Table 7 Published studies on VOCs on breast cancer.

Our study has some limitations. First, the results were derived from an analysis of a fairly non-diverse population, and thus may not extend to a broader population. Second, the control samples were only collected from healthy individuals, and the VOCs examined were not confirmed to be breast-cancer-specific as biomarkers. Previous analyses of VOCs in breath samples20,46,47 have shown that, among the VOCs that were significantly increased in breast cancer patients versus healthy controls and benign breast tumors, only one compound was significantly altered in the breast cancer patients versus the benign tumors. While the two markers in the current study are useful in complementing the current diagnostic tools, further studies with larger populations inclusive of benign tumors and non-breast malignancies are warranted. Furthermore, since breast cancer is a heterogeneous disease, analysis including the molecular subtypes, which is an independent classification from the histological subtypes, is desirable.

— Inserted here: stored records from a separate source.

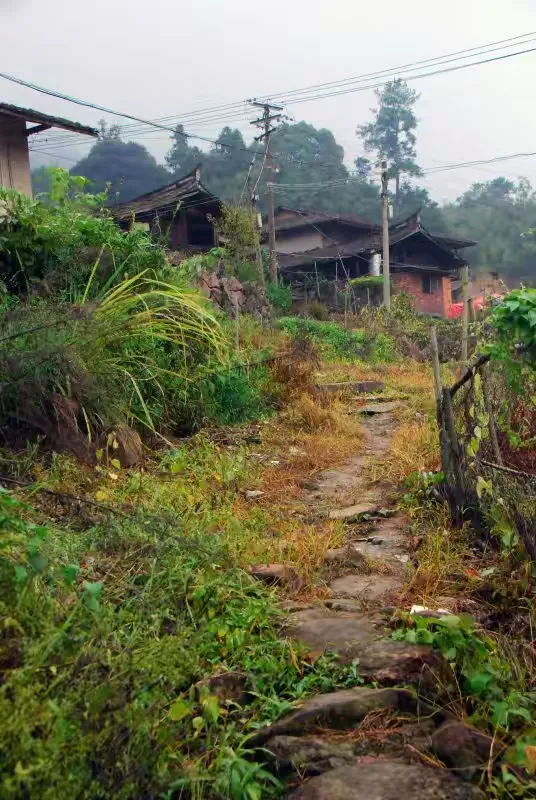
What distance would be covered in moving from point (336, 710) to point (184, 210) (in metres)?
21.8

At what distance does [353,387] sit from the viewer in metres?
9.72

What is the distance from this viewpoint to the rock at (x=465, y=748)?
7.48 feet

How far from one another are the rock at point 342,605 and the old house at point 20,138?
1133 cm

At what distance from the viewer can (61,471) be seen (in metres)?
4.99

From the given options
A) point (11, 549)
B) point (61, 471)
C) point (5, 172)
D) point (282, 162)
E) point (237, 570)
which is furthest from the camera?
point (282, 162)

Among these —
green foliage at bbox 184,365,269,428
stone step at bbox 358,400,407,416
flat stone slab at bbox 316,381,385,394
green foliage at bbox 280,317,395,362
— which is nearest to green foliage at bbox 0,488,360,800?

However, the molecular subtypes were not available for the current study. To further substantiate our results, molecular subtypes by gene expression analysis are needed.

Conclusion

Our prediction model using the combination of the VOCs 2-propanol and 2-butanone usefully complements the current diagnostic tools for early-stage breast cancer. Further studies inclusive of benign tumors and non-breast malignancies are warranted.